I've worked in IT for 20+ years. During that time, the security of systems has plummeted. The behaviour required to run systems with a level of 'hygiene' and appropriate controls has been systemic and eroding. Most businesses I see have most staff running as Admin, on old Windows machinery. And you can include significant chunks of government and elsewhere in the same state.

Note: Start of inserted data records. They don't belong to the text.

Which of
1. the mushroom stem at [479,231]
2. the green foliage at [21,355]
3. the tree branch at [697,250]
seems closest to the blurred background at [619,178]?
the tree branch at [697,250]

Spyware, and malware have reached a state where defenses and defensive measures are overwhelmed, beaten, ineffective - and the sheer scale and size of 'IT' structures out runs all efforts unless they are highly controlled environments. The points mooted by the Foreign minister are deeply delusional. The idea that you'd open up your security to try and encircle the shambles that is the real world computational landscape is erroneous.
The engineers get over-ruled by management, and the scale of the failings are the end result.
Most Chinese Government sponsored actors (and others) are able to walk into the greater number of interesting targets, and circumvent the appalling data protection layering - and take what they like.
And in due course, if you want to see the full scale hilarity and complete lack of knowledge in the area, I expect UK ministers to be signing up to deals with
http://www.huawei.com/uk/
in due course. At which point you can take it as read that its business as usual and that nobody who talked about it had any idea about what they are talking about.
Current data systems, and how they are operated from are fundamentally broken, and nobody can fix it as it currently stands. It required whole root and branch rethinking, incluing the idea that software can ship, be sold and be used full of security holes and problems, and the authors can write a license that eradicates all responsibility for it in totality, and the world just goes round building stuff on sand.
We`re all equal
They should also give Harry Pearce the ability to turn off the internet... just in case any more Russian submarines attempt to hack the UKs internet.